● 选文:
CLIP：对比语言图像预训练

Posted on 七月 5, 2021

🎙️ 语音朗读当前: 晓晓 (温柔女声)

前言

CLIP（Contrastive Language-Image Pre-training）由OpenAI在2021年发布，通过大规模图文对比学习实现了零样本图像分类，展现了多模态学习的强大能力。

CLIP核心思想

mermaid
graph TB
A[图像] --> B[图像Encoder]
A --> C[图像特征]
C --> F[相似度计算]
D[文本] --> E[文本Encoder]
D --> G[文本特征]
G --> F
F --> H[对比损失]

import torch
import torch.nn as nn
import torch.nn.functional as F
from torchvision import transforms

class CLIP(nn.Module):
    """CLIP模型"""
    
    def __init__(self, image_encoder, text_encoder, embed_dim=512):
        super().__init__()
        self.image_encoder = image_encoder
        self.text_encoder = text_encoder
        self.image_proj = nn.Linear(image_encoder.embed_dim, embed_dim)
        self.text_proj = nn.Linear(text_encoder.embed_dim, embed_dim)
        
        # 温度参数
        self.logit_scale = nn.Parameter(torch.ones([]) * np.log(1 / 0.07))
    
    def encode_image(self, images):
        """编码图像"""
        features = self.image_encoder(images)
        features = self.image_proj(features)

● 数据摘录:
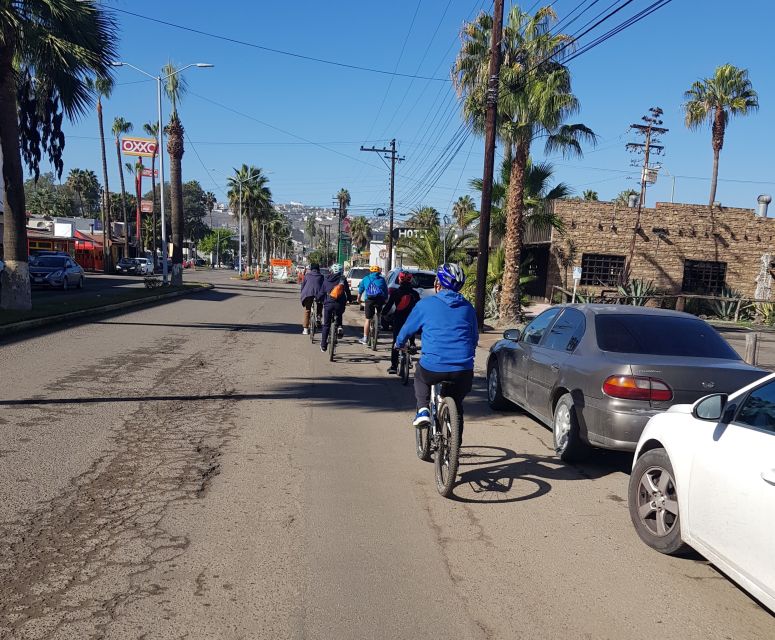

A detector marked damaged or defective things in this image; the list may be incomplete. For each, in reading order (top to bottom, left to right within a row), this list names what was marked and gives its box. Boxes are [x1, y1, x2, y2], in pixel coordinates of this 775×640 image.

cracked asphalt road [0, 272, 772, 640]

● 任务要求:
将上方介绍CLIP的选文从头至尾逐字复述一遍。

● 参考解答:
CLIP：对比语言图像预训练

Posted on 七月 5, 2021

🎙️ 语音朗读当前: 晓晓 (温柔女声)

前言

CLIP（Contrastive Language-Image Pre-training）由OpenAI在2021年发布，通过大规模图文对比学习实现了零样本图像分类，展现了多模态学习的强大能力。

CLIP核心思想

mermaid
graph TB
A[图像] --> B[图像Encoder]
A --> C[图像特征]
C --> F[相似度计算]
D[文本] --> E[文本Encoder]
D --> G[文本特征]
G --> F
F --> H[对比损失]

import torch
import torch.nn as nn
import torch.nn.functional as F
from torchvision import transforms

class CLIP(nn.Module):
    """CLIP模型"""
    
    def __init__(self, image_encoder, text_encoder, embed_dim=512):
        super().__init__()
        self.image_encoder = image_encoder
        self.text_encoder = text_encoder
        self.image_proj = nn.Linear(image_encoder.embed_dim, embed_dim)
        self.text_proj = nn.Linear(text_encoder.embed_dim, embed_dim)
        
        # 温度参数
        self.logit_scale = nn.Parameter(torch.ones([]) * np.log(1 / 0.07))
    
    def encode_image(self, images):
        """编码图像"""
        features = self.image_encoder(images)
        features = self.image_proj(features)